Задание 1 =>
Переведите на английский предложение из текста об онтологии Тристана Гарсии: «Казалось бы, нечто схожее говорит в «Форме и объекте» французский философ и писатель Тристан Гарсия, которого Харман радостно поспешил назвать представителем «объектно ориентированной Франции».»
Задание 2 =>
Кем назван Владимир Янкелевич в тексте об онтологии Тристана Гарсии?
Задание 3 =>
Продолжите текст об онтологии Тристана Гарсии после его последней фразы.

Текст страницы =>
________________________________________
Казалось бы, нечто схожее говорит в «Форме и объекте» французский философ и писатель Тристан Гарсия, которого Харман радостно поспешил назвать представителем «объектно ориентированной Франции». Гарсия кладет в основу своей формальной онтологии одиночество, причем именно одиночество — а не единство и даже не тождество, к примеру, — характеризует вещь, взятую как вещь, чисто формально как нечто отдельное вообще, а не конкретное что-то в частности, — как «неважно что».

Французский оборот n’importe quoi сродни русской «как там ее, ну этой», короче — фиговине, которую просишь передать друга или о которой спрашиваешь, не видели ли они ее, чье имя вертится на кончике языка, но никак не дается, прямо как незапамятный ответ на вопрос о существе особы-вещи, ответ на вопрос, адресуемый уже ею: а за что ее любишь, в чем особенность особы?

Вроде не за какую-то отдельную черту, но если даже и так, «черт его знает что» это за je-ne-sais-quoi — пустячок, «ничего особого» presque-rien, по Владимиру Янкелевичу, бергсонисту русско-еврейского происхождения, который заимствовал эти свои понятия из французского обихода. Гарсия явно ему наследует, когда подвергает n’importe quoi вроде бы субстантивации, но субтильной, слабенькой, размещая посередине от ничто и объекта, стало быть, в их промежности.

Угодив в рассмотрение через сей просак, ты оказываешься лишенным каких бы то ни было детерминаций со стороны отношений, качеств, составляющих объективность по Гарсии, становишься неважным типом, не человеком — вещью без свойств, о которой сказать можно лишь, что она одна в мире или перед миром, т.к. мир — твое дополнение, «мир» есть ровно все то, что не ты, — дополнение тебя необязательно как множества и не факт, будто бы тебя как части, которой недостает чего-то или кого-нибудь, но точно как одиночества, одного-одинехонька. И одно еще не значит единое, с чего бы непременно быть в целости, а не дробном или разбитом со-стоянии… Ну, а с кем стоим-то?
________________________________________
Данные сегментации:
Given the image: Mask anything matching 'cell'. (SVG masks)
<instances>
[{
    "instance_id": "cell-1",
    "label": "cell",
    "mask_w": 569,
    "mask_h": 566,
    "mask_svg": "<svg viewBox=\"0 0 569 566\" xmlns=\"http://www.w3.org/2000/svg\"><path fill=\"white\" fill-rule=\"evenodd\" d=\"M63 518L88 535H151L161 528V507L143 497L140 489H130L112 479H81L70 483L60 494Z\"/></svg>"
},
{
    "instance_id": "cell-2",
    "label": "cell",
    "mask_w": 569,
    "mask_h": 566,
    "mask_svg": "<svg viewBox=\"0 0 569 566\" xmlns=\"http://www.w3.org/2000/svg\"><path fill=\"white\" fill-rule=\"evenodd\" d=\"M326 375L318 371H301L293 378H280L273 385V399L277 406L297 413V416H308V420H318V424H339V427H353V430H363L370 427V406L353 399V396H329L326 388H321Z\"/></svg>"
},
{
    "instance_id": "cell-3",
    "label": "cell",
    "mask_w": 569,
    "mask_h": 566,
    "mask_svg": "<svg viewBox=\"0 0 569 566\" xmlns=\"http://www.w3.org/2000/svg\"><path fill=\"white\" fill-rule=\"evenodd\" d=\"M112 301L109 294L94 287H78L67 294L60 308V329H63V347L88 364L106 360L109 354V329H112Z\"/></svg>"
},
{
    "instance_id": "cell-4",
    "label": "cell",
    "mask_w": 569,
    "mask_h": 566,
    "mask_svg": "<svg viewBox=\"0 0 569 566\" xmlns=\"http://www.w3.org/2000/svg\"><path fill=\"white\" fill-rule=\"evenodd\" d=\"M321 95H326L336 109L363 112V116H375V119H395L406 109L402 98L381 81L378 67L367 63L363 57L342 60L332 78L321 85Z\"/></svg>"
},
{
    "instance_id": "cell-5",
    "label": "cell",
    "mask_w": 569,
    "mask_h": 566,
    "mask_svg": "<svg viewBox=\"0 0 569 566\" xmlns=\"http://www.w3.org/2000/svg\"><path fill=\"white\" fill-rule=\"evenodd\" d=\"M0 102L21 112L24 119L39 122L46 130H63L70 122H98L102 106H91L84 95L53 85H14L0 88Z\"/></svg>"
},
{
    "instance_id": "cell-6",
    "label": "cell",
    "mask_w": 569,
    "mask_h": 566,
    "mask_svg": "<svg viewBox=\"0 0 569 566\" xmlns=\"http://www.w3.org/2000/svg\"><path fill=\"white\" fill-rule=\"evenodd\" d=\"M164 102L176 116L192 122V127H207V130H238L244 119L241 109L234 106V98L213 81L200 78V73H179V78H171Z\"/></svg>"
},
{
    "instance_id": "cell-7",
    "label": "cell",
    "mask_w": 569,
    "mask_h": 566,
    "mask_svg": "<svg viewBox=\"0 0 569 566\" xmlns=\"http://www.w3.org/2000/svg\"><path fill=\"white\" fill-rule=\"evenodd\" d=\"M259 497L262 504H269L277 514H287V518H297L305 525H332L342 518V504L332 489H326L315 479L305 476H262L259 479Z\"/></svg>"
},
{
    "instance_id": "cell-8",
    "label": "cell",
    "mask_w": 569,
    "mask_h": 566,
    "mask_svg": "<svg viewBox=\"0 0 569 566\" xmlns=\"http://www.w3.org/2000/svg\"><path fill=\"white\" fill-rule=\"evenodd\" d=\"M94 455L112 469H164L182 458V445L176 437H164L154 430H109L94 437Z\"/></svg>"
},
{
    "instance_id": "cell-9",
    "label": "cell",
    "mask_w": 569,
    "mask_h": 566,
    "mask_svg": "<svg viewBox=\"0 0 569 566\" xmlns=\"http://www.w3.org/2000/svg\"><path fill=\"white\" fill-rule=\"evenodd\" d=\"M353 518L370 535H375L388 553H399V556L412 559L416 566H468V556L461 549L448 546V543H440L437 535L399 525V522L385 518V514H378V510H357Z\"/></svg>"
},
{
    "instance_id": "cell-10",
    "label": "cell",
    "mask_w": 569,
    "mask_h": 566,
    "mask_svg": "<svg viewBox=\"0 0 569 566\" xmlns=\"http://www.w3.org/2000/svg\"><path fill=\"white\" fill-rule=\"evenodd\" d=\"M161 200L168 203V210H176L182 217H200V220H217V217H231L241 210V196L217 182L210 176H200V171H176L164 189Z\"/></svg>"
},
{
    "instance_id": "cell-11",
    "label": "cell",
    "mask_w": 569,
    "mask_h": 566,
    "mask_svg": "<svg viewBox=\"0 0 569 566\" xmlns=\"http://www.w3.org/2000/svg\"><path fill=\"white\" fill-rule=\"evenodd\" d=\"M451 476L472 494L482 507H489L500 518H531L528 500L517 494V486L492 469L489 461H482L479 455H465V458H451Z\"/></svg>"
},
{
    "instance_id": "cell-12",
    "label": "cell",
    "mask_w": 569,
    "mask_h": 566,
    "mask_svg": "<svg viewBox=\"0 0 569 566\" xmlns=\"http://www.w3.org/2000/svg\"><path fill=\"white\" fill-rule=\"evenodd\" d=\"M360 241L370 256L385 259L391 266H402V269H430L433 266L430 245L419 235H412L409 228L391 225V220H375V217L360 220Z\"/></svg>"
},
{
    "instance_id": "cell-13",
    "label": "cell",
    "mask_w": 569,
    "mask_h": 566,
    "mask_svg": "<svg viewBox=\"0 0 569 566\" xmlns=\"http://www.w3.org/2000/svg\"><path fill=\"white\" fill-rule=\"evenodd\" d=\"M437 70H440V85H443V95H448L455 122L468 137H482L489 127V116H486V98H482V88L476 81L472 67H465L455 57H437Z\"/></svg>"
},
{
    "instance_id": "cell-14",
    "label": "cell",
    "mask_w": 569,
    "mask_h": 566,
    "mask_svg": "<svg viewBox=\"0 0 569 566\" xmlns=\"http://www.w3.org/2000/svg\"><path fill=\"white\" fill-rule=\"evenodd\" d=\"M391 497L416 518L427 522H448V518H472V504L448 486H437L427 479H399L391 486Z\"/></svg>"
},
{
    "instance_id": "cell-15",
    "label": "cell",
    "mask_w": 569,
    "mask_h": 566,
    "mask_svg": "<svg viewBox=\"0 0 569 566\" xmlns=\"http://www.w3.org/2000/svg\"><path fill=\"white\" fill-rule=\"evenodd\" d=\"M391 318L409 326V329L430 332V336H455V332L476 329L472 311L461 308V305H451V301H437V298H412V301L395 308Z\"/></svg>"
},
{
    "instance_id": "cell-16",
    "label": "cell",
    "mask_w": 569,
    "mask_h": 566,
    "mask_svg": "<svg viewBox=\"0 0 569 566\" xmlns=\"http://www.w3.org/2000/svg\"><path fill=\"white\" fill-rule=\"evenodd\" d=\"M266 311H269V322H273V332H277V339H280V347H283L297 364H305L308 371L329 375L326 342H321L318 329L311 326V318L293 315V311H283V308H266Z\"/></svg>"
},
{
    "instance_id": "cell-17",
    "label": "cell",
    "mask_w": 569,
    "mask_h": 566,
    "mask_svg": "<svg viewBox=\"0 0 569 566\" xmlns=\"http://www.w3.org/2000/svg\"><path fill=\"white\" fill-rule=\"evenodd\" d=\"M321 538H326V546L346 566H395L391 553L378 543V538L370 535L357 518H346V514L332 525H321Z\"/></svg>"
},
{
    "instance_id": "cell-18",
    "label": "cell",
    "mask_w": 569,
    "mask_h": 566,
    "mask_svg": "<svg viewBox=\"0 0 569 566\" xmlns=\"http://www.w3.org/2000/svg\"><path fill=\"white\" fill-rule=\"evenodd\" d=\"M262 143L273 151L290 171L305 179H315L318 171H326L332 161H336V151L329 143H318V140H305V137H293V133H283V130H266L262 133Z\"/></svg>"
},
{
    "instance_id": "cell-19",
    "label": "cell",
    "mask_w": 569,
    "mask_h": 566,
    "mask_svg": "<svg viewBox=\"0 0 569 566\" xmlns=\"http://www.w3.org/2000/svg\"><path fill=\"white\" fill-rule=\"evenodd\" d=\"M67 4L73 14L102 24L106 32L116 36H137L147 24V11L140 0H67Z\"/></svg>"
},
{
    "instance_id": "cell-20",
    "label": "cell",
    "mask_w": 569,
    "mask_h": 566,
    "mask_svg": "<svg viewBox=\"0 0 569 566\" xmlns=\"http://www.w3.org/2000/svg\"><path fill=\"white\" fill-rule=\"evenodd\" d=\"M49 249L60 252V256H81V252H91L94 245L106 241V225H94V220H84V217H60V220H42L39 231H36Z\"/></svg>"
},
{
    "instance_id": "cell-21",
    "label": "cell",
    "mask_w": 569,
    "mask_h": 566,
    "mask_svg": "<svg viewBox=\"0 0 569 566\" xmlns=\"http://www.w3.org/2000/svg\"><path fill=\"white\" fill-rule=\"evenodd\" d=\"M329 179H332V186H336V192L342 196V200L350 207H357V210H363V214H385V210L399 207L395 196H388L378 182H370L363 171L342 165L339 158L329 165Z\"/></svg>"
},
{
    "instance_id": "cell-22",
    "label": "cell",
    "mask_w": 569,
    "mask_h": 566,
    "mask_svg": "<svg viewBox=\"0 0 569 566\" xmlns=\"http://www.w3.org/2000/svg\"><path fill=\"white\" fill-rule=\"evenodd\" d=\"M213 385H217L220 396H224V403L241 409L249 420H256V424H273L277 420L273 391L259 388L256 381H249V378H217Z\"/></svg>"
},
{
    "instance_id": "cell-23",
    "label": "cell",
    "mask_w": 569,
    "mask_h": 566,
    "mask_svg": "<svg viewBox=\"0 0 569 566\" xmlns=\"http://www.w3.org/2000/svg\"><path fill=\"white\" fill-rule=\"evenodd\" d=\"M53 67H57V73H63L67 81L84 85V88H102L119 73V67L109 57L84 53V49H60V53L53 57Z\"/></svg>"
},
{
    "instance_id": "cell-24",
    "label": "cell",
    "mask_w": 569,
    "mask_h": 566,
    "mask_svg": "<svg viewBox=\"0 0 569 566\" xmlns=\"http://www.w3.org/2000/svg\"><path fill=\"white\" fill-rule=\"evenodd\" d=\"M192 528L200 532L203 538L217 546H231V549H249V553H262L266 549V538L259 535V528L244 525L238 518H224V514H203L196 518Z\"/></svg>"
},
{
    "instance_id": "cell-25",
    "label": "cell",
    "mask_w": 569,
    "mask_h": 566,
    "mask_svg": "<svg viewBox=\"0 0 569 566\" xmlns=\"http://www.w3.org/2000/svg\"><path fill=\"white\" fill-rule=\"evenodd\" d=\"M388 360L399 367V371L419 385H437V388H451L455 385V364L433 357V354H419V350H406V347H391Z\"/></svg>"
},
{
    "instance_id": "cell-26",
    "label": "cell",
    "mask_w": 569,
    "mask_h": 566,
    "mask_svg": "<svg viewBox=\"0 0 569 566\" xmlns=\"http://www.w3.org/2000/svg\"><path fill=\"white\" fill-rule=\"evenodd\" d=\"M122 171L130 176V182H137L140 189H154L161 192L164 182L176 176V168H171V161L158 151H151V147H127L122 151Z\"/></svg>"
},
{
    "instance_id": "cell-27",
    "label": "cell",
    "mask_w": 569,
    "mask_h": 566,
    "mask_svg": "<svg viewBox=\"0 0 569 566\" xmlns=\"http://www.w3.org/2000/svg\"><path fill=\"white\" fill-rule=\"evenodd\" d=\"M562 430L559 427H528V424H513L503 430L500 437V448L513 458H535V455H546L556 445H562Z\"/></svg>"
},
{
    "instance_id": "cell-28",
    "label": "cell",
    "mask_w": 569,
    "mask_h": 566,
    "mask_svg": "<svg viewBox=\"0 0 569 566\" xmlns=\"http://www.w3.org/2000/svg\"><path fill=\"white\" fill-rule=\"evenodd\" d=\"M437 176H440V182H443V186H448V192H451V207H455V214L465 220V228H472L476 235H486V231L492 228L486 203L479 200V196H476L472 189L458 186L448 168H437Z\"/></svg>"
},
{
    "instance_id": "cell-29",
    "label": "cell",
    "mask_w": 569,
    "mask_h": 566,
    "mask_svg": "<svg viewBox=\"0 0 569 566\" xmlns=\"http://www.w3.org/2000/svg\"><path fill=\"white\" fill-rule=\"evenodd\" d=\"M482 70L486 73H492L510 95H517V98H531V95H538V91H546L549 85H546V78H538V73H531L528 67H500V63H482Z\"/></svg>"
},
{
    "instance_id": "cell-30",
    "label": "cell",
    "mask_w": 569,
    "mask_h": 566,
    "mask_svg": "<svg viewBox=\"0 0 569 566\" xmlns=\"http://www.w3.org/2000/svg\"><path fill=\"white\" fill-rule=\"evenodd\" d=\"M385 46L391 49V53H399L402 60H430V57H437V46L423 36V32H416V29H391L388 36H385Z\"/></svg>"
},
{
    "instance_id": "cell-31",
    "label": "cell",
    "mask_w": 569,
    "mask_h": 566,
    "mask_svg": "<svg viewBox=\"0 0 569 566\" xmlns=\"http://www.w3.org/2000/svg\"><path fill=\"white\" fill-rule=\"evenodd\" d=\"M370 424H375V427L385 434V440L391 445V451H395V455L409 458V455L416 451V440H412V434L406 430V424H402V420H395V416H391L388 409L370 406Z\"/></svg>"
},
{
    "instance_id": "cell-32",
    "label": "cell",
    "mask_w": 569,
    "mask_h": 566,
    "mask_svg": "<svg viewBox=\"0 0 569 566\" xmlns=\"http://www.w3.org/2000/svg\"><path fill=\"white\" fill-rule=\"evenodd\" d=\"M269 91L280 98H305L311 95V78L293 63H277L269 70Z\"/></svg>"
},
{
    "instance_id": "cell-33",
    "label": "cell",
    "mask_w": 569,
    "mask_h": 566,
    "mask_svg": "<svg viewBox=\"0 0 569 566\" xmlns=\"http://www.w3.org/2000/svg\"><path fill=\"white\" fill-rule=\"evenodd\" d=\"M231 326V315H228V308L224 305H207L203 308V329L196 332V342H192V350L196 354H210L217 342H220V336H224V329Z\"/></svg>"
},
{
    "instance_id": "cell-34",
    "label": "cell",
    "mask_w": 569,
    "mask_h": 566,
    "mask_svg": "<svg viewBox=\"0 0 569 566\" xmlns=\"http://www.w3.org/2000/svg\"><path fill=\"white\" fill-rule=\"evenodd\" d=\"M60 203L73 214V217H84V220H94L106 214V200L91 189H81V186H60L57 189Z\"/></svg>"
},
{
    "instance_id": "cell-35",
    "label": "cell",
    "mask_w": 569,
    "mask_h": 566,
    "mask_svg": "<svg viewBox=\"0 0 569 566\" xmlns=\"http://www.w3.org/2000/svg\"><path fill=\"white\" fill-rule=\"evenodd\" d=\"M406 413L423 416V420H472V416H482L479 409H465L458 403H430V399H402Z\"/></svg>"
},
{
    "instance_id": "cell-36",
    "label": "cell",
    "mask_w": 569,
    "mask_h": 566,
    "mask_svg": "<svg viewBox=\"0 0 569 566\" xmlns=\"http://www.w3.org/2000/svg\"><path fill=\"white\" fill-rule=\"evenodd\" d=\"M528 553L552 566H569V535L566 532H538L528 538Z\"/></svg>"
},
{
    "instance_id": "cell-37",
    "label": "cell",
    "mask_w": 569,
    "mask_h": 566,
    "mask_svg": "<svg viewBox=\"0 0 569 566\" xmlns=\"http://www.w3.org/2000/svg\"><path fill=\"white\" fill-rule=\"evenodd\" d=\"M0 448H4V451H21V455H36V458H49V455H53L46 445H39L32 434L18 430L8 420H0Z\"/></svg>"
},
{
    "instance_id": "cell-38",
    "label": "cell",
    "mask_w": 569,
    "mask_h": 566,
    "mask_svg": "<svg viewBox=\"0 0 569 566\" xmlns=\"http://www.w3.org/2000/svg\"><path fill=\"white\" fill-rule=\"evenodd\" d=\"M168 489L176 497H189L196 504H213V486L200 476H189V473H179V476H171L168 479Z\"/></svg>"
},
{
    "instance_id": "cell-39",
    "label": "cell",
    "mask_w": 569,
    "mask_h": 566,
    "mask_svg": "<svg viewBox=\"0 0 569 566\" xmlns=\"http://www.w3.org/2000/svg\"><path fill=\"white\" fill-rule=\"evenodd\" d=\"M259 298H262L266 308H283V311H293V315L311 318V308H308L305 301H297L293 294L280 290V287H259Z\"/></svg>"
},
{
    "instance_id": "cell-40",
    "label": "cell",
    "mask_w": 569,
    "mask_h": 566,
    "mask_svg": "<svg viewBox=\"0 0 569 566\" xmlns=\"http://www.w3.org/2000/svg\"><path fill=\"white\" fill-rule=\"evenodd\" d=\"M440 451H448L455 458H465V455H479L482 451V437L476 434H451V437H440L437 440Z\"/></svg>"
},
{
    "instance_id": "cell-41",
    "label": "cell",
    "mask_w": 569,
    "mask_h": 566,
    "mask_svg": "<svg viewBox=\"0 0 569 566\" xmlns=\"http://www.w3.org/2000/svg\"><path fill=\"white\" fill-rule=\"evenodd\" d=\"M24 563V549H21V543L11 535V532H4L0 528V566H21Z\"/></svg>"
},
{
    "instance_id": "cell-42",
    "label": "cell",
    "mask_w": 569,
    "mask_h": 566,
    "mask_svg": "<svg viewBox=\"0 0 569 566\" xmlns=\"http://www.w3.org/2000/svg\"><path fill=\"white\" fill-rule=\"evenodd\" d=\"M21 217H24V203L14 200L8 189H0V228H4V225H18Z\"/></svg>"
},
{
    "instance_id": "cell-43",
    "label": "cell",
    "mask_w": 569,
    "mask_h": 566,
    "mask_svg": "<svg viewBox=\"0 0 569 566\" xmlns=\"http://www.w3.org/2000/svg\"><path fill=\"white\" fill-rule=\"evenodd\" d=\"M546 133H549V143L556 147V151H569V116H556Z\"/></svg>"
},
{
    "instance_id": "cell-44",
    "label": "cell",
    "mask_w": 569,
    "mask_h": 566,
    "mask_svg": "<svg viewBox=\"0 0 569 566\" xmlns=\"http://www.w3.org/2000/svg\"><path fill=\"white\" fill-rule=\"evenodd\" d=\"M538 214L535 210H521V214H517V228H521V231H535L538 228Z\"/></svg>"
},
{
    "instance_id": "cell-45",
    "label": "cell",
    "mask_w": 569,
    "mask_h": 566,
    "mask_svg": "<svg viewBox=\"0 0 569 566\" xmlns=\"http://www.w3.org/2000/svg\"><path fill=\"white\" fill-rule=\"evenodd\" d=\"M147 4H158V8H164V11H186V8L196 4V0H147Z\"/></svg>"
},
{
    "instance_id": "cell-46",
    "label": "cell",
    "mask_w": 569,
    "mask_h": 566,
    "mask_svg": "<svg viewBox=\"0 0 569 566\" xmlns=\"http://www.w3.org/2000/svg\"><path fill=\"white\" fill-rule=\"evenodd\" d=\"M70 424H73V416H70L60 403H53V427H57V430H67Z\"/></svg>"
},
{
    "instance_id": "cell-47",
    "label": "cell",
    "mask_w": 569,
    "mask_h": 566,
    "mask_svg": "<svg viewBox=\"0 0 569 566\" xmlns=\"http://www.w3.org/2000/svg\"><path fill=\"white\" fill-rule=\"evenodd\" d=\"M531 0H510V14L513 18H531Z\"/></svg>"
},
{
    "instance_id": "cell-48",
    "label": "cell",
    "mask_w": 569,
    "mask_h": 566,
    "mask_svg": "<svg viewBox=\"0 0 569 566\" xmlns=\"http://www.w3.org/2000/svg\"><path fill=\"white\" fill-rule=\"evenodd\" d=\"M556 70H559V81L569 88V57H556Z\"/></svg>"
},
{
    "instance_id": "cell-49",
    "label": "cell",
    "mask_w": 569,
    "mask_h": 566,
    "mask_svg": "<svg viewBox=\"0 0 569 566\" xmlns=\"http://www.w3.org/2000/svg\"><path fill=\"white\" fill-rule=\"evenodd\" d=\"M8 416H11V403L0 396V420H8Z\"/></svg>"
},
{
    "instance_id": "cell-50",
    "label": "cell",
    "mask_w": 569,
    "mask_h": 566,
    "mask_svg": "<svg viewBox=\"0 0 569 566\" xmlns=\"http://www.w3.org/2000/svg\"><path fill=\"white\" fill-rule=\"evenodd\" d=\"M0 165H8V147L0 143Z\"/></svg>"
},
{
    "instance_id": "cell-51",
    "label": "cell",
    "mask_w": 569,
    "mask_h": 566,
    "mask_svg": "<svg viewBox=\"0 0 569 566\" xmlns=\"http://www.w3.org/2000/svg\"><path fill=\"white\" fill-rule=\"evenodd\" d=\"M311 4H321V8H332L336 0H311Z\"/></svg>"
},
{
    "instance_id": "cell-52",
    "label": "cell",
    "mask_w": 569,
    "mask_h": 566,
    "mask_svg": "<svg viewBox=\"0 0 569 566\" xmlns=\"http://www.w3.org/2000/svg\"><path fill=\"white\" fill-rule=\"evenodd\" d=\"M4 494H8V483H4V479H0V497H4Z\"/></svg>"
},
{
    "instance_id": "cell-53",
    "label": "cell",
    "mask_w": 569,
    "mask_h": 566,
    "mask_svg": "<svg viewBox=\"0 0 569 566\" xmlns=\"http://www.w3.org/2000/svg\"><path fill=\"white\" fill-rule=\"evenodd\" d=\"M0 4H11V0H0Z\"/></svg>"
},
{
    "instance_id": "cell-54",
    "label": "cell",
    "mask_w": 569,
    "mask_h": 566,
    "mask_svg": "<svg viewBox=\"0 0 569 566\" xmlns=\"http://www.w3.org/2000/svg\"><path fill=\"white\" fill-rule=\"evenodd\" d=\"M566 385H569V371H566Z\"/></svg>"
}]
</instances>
________________________________________
Ответ 1 =>
It would seem that something similar is said in "Form and Object" by the French philosopher and writer Tristan Garcia, whom Harman gladly hastened to call a representative of "object-oriented France."

Ответ 2 =>
Бергсонистом русско-еврейского происхождения.

Ответ 3 =>
Ощущение одиночества у людей представляет собой «метаотношение, то есть отношение к отношению (un rapport de rapport), разделяемому не только человечеством, жизнью и материальностью, но помимо них — чем бы то ни было», всем подряд или чем ни попадя: всем, что существует как нечто.

Два существа любят друг друга — или думают, что любят; они могли бы счесть, будто они одни в мире, но нет ничего более далекого от правды… это в своей любви они вместе, тогда как перед миром каждое из них по отдельности предстает в одиночестве.

И это их любовь как вещь (будь то некая реальная вещь в хармановском смысле или только мысль о любви) одна в мире, однако же вместе они одни быть не могут. Вроде бы то же, что у Хармана, но нет ничего более далекого: у Гарсии любовь — пусть не главный пример связи или союза, как у Хармана, но единственный указанный пример «неважно чего» в главке про одиночество — подразумевает двусторонние, взаимные, идеальные отношения: двое существ (думают, что) любят друг друга.

Для Хармана всякий возможный контакт — строго односторонний, хотя он и допускает саму возможность того, что мой односторонний контакт с чувственным объектом, в свою очередь, задан «соответствующим» ему реальным объектом, манящим (lure) его в свою сторону, словно в капкан, способный общаться косвенно или непрямо, намеками (allusions) или, в зависимости от перевода, пленительной поступью, через соблазняющий (в смысле Жана Бодрийяра) аллюр, с помощью чар или посредством прелести (allure).

К тому же, любовь и думки о ней для Хармана тоже оказываются разными вещами, реальной и чувственной, в то время как формальная онтология Гарсии абсолютно плоска и не предполагает такого строгого разделения вещей на два плана. Дело в том, что для Гарсии как раз не существует ни изъятия, ни иного механизма изоляции, пускай в отношении любви он и говорит, будто бы вещи «уединяются в отдаленном месте, в спальне» (видимо, это и есть формула объектно ориентированной Франции: девичья спаленка): вещь — не некое тождество, устраняющееся из всех отношений, будь то внутренних или внешних, но различие между тем, что находится вне ее, и тем, что находится в ней, и больше ничего.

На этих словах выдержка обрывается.